More than three decades since he won the role of a teenaged Indiana Jones, an exuberant and gracious Sean Patrick Flanery remembers it all like it was yesterday. Having grown up in Texas where he studied acting at the University of St. Thomas, by 1991 Flanery was living in Los Angeles and trying to break into film and television. When the auditions for The Young Indiana Jones Chronicles (as the series was originally known) came along, he’d admittedly done very few professional jobs.
“I’d done a ‘Milk does the body good commercial,’” Flanery recalls. “I’d done a Kellogg’s Corn Pops commercial and a Burger King commercial. I’d also done two little serials for the Mickey Mouse Club on the Disney Channel. To go from being a bit player to a stage that big was crazy. By the time it got serious, and I was auditioning for George Lucas, it became real. It was so odd and surreal just to meet him and do a screen test.”
A decade earlier, Flanery was among the young viewers to see Indiana Jones and the Raiders of the Lost Ark in 1981. “The opening was like nothing I had ever seen before,” he remembers. “I’m sure a lot of people say that because they’re attached to it, but I’d never seen anything that made me physically anxious. When that boulder was chasing him, it was the first time in my life that I’d ever been in a movie theater and felt that way. It kind of restructured what a movie could be to me.”

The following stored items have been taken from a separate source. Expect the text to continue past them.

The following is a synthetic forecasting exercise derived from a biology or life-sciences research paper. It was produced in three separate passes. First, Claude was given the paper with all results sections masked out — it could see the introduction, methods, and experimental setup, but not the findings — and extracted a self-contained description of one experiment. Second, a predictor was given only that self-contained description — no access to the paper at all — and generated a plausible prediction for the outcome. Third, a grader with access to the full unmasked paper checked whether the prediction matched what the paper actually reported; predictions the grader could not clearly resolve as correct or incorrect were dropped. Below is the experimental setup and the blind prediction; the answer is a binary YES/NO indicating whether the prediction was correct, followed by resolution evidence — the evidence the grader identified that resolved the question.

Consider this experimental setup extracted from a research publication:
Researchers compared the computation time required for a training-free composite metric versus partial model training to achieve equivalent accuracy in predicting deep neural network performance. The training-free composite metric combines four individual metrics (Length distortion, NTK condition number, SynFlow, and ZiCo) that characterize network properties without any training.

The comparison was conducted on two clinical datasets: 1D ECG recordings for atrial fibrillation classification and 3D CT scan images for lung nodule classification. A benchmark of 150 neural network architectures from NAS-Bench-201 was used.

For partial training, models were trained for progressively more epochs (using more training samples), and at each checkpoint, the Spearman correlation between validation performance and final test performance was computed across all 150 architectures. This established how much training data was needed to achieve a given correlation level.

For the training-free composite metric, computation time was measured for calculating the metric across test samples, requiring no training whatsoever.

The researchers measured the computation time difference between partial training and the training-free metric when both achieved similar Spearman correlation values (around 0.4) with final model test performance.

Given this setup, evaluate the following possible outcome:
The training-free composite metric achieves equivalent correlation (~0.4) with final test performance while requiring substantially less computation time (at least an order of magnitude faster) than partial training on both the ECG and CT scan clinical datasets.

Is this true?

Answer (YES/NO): YES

The prospect of stepping into a role defined by Harrison Ford was daunting. “He is one of the last iconic movie stars,” as Flanery puts it. “He’s like Montgomery Clift, James Dean, or Steve McQueen. When the time came for me to audition for a younger version of his character, it seemed so unlikely. The probability of me getting Young Indiana Jones was so far in left field that I had zero nerves. It was actually to my benefit. I didn’t care. There was no way they were going to cast some dude from Texas who’s never done anything. Every movie since then, I’ve been nervous! [Laughs.]”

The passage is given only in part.